### PROBLEM
The records that follow are to be transcribed exactly.

### ENTRIES SHOWN
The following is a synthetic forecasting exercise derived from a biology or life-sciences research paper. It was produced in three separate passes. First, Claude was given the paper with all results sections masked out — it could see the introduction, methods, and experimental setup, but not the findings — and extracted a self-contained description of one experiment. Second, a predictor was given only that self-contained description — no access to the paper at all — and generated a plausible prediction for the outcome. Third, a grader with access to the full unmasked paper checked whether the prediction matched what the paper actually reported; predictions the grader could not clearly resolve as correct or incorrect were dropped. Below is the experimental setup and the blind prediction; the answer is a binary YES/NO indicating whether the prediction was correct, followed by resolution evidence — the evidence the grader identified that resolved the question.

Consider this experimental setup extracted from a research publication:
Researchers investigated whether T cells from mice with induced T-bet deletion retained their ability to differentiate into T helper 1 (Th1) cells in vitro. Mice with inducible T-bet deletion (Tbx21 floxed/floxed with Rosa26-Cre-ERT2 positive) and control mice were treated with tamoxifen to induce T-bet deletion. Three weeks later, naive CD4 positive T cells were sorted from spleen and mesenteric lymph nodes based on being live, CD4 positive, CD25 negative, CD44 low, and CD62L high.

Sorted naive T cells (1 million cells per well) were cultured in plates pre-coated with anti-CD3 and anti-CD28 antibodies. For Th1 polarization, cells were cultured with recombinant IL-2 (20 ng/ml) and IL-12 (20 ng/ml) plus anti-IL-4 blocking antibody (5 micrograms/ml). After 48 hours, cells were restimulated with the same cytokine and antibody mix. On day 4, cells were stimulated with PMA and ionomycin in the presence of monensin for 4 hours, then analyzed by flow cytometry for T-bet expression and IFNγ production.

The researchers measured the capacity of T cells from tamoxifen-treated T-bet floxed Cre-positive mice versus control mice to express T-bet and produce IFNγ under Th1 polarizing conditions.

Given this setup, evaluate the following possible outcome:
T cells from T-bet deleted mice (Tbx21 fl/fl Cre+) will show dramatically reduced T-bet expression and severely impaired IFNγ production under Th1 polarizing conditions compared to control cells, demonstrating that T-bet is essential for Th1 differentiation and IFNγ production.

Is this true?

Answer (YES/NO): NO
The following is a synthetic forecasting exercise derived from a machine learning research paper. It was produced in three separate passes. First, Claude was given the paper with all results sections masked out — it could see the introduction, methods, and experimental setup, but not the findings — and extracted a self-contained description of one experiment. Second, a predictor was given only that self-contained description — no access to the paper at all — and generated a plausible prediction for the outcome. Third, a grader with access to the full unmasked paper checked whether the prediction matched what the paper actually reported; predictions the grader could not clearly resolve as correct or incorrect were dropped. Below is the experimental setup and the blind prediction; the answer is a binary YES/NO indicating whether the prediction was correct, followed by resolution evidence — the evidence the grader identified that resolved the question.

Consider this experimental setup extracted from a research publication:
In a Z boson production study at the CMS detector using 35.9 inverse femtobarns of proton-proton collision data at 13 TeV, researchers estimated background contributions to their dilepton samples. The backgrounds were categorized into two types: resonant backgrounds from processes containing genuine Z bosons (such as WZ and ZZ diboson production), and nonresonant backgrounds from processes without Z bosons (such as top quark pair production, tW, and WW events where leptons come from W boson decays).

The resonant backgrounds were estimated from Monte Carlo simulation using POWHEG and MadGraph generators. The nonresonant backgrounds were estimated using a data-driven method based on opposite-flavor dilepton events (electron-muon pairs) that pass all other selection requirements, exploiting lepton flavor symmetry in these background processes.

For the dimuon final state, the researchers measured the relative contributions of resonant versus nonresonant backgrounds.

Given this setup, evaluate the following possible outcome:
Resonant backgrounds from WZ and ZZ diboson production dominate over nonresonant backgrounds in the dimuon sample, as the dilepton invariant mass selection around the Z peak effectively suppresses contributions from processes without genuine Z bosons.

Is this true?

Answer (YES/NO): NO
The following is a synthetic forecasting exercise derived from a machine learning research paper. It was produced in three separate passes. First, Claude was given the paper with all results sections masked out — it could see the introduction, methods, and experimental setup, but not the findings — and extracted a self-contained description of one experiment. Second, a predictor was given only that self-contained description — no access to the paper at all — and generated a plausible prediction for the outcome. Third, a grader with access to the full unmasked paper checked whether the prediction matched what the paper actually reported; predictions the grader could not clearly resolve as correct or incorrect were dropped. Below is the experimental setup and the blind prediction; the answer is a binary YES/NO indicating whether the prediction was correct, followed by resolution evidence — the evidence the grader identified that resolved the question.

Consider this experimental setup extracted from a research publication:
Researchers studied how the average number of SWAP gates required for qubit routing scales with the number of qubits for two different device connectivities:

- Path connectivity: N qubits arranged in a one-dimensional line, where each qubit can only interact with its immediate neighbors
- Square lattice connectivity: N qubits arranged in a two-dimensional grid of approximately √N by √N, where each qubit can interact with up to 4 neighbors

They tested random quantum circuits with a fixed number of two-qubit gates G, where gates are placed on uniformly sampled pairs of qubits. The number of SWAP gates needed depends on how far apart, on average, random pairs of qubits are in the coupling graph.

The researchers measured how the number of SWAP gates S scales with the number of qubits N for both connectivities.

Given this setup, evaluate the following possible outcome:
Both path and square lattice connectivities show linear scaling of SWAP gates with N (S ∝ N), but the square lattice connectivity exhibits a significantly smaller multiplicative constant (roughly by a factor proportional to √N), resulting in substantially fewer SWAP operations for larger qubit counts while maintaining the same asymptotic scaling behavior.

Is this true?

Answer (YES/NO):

### SOLVED PROBLEM
The following is a synthetic forecasting exercise derived from a biology or life-sciences research paper. It was produced in three separate passes. First, Claude was given the paper with all results sections masked out — it could see the introduction, methods, and experimental setup, but not the findings — and extracted a self-contained description of one experiment. Second, a predictor was given only that self-contained description — no access to the paper at all — and generated a plausible prediction for the outcome. Third, a grader with access to the full unmasked paper checked whether the prediction matched what the paper actually reported; predictions the grader could not clearly resolve as correct or incorrect were dropped. Below is the experimental setup and the blind prediction; the answer is a binary YES/NO indicating whether the prediction was correct, followed by resolution evidence — the evidence the grader identified that resolved the question.

Consider this experimental setup extracted from a research publication:
Researchers investigated whether T cells from mice with induced T-bet deletion retained their ability to differentiate into T helper 1 (Th1) cells in vitro. Mice with inducible T-bet deletion (Tbx21 floxed/floxed with Rosa26-Cre-ERT2 positive) and control mice were treated with tamoxifen to induce T-bet deletion. Three weeks later, naive CD4 positive T cells were sorted from spleen and mesenteric lymph nodes based on being live, CD4 positive, CD25 negative, CD44 low, and CD62L high.

Sorted naive T cells (1 million cells per well) were cultured in plates pre-coated with anti-CD3 and anti-CD28 antibodies. For Th1 polarization, cells were cultured with recombinant IL-2 (20 ng/ml) and IL-12 (20 ng/ml) plus anti-IL-4 blocking antibody (5 micrograms/ml). After 48 hours, cells were restimulated with the same cytokine and antibody mix. On day 4, cells were stimulated with PMA and ionomycin in the presence of monensin for 4 hours, then analyzed by flow cytometry for T-bet expression and IFNγ production.

The researchers measured the capacity of T cells from tamoxifen-treated T-bet floxed Cre-positive mice versus control mice to express T-bet and produce IFNγ under Th1 polarizing conditions.

Given this setup, evaluate the following possible outcome:
T cells from T-bet deleted mice (Tbx21 fl/fl Cre+) will show dramatically reduced T-bet expression and severely impaired IFNγ production under Th1 polarizing conditions compared to control cells, demonstrating that T-bet is essential for Th1 differentiation and IFNγ production.

Is this true?

Answer (YES/NO): NO
The following is a synthetic forecasting exercise derived from a machine learning research paper. It was produced in three separate passes. First, Claude was given the paper with all results sections masked out — it could see the introduction, methods, and experimental setup, but not the findings — and extracted a self-contained description of one experiment. Second, a predictor was given only that self-contained description — no access to the paper at all — and generated a plausible prediction for the outcome. Third, a grader with access to the full unmasked paper checked whether the prediction matched what the paper actually reported; predictions the grader could not clearly resolve as correct or incorrect were dropped. Below is the experimental setup and the blind prediction; the answer is a binary YES/NO indicating whether the prediction was correct, followed by resolution evidence — the evidence the grader identified that resolved the question.

Consider this experimental setup extracted from a research publication:
In a Z boson production study at the CMS detector using 35.9 inverse femtobarns of proton-proton collision data at 13 TeV, researchers estimated background contributions to their dilepton samples. The backgrounds were categorized into two types: resonant backgrounds from processes containing genuine Z bosons (such as WZ and ZZ diboson production), and nonresonant backgrounds from processes without Z bosons (such as top quark pair production, tW, and WW events where leptons come from W boson decays).

The resonant backgrounds were estimated from Monte Carlo simulation using POWHEG and MadGraph generators. The nonresonant backgrounds were estimated using a data-driven method based on opposite-flavor dilepton events (electron-muon pairs) that pass all other selection requirements, exploiting lepton flavor symmetry in these background processes.

For the dimuon final state, the researchers measured the relative contributions of resonant versus nonresonant backgrounds.

Given this setup, evaluate the following possible outcome:
Resonant backgrounds from WZ and ZZ diboson production dominate over nonresonant backgrounds in the dimuon sample, as the dilepton invariant mass selection around the Z peak effectively suppresses contributions from processes without genuine Z bosons.

Is this true?

Answer (YES/NO): NO
The following is a synthetic forecasting exercise derived from a machine learning research paper. It was produced in three separate passes. First, Claude was given the paper with all results sections masked out — it could see the introduction, methods, and experimental setup, but not the findings — and extracted a self-contained description of one experiment. Second, a predictor was given only that self-contained description — no access to the paper at all — and generated a plausible prediction for the outcome. Third, a grader with access to the full unmasked paper checked whether the prediction matched what the paper actually reported; predictions the grader could not clearly resolve as correct or incorrect were dropped. Below is the experimental setup and the blind prediction; the answer is a binary YES/NO indicating whether the prediction was correct, followed by resolution evidence — the evidence the grader identified that resolved the question.

Consider this experimental setup extracted from a research publication:
Researchers studied how the average number of SWAP gates required for qubit routing scales with the number of qubits for two different device connectivities:

- Path connectivity: N qubits arranged in a one-dimensional line, where each qubit can only interact with its immediate neighbors
- Square lattice connectivity: N qubits arranged in a two-dimensional grid of approximately √N by √N, where each qubit can interact with up to 4 neighbors

They tested random quantum circuits with a fixed number of two-qubit gates G, where gates are placed on uniformly sampled pairs of qubits. The number of SWAP gates needed depends on how far apart, on average, random pairs of qubits are in the coupling graph.

The researchers measured how the number of SWAP gates S scales with the number of qubits N for both connectivities.

Given this setup, evaluate the following possible outcome:
Both path and square lattice connectivities show linear scaling of SWAP gates with N (S ∝ N), but the square lattice connectivity exhibits a significantly smaller multiplicative constant (roughly by a factor proportional to √N), resulting in substantially fewer SWAP operations for larger qubit counts while maintaining the same asymptotic scaling behavior.

Is this true?

Answer (YES/NO):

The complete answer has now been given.